The injection-production performance of an enhanced geothermal system considering fracture network complexity and thermo-hydro-mechanical coupling in numerical simulations

Sci Rep. 2023 Sep 4;13(1):14558. doi: 10.1038/s41598-023-41745-7.

Abstract

The effect of fracture networks on EGS performance remains worth further investigation to guide the formulation of geothermal extraction strategy. We established models that account for thermo-hydraulic-mechanical (THM) coupling and that are based on the framework of discrete fracture network (DFN) to evaluate the heat extraction performance in deep-seated fractured reservoir. Our numerical results reveal that the zones of temperature, pressure, and stress perturbation diffuse asynchronously during the circulation of injection-production, and the stress perturbation always lags behind the other two.
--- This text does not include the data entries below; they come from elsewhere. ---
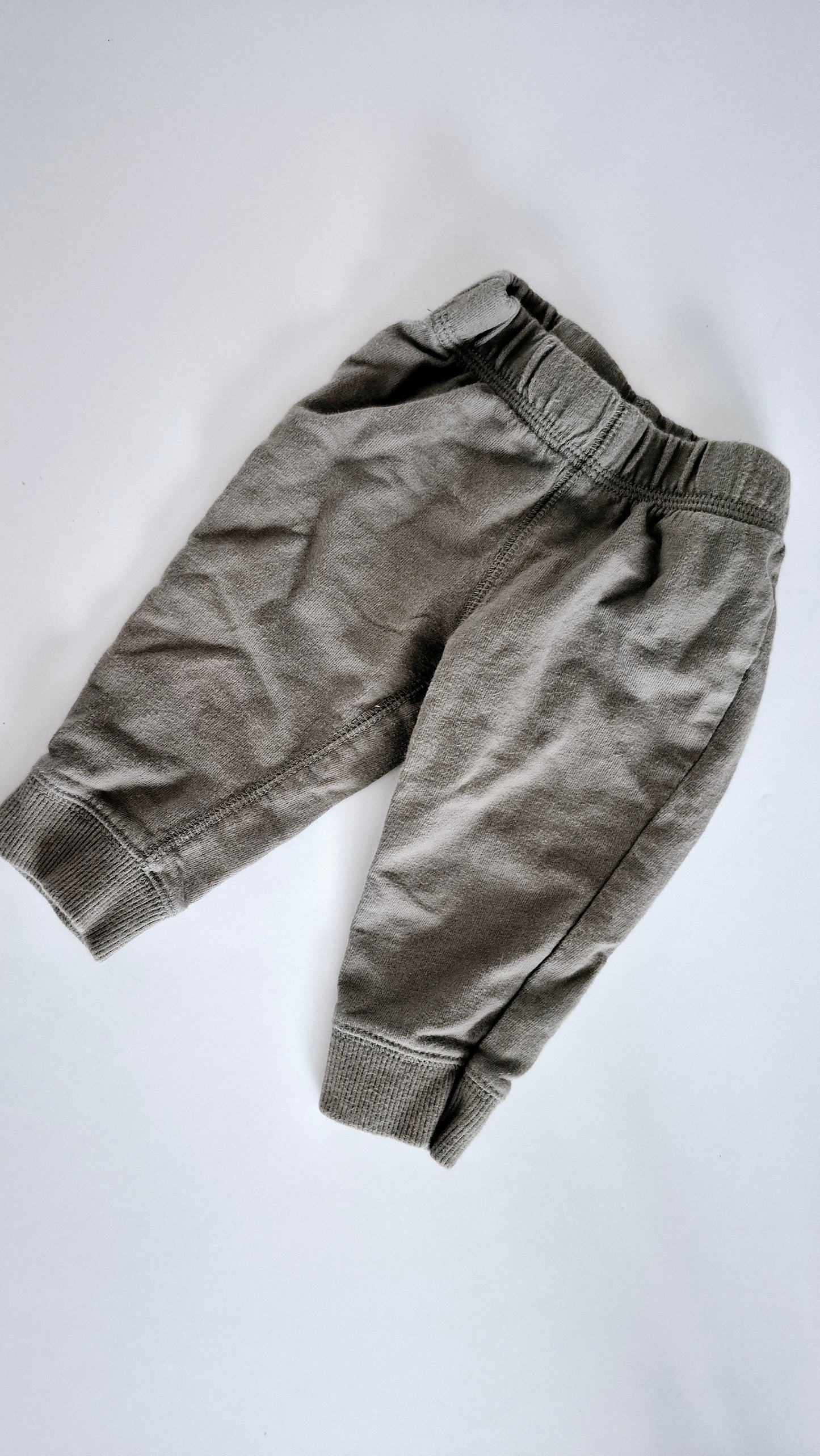 Pantalon 6 mois Carter's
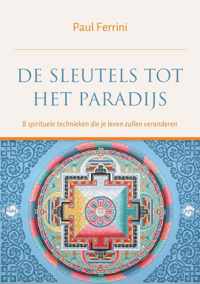 De sleutels tot het paradijs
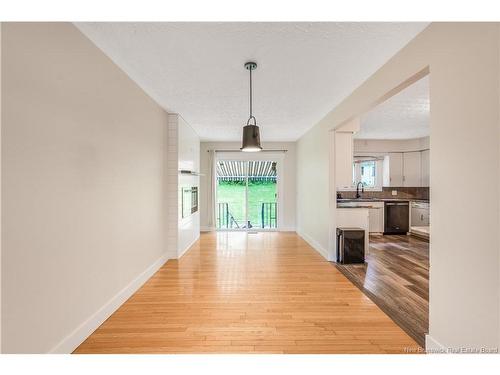 22 Birchcroft Dr, Fredericton, NB 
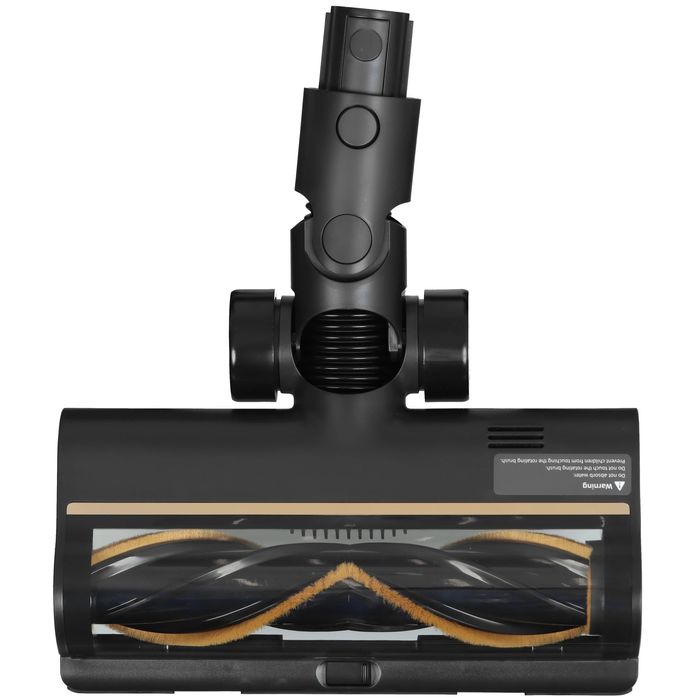 Беспроводной пылесос Dreame R10 PRO AQUA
Furthermore, the effects of the fracture network characteristics including randomness, geometry, length, aperture, and injection parameters on the heat production are quantitatively investigated. Under the same number of fractures, different network geometry leads to different EGS production performance, the network with horizontal fracture set shows better thermal extraction performance but poor injection performance, which is because the fracture dip affects the thermal evolution on the horizontal plane. The effect of fracture length on EGS performance highly depends on its orientation, the excessive increase of fracture length towards injection-production wells is detrimental to heat extraction. The fracture aperture affects the working fluid transport and thus the EGS performance, the fractured reservoir with smaller fracture aperture shows the worse fluid flow performance but the better geothermal extraction performance, thus we believe that the optimal fracture aperture should be kept at a level of 0.5-1.0 mm in a self-propping fractured granitic system. The main influence of injection parameters on thermal extraction from the fractured reservoirs is the injection mass rate, because a high injection rate results in significant solid responses, including failure stress concentration, decreased safety factor, and increased permeability, which occur in those fractures that are originally connected to the injection well. These results of our research and the insights obtained have important implications for deep geothermal geoengineering activities.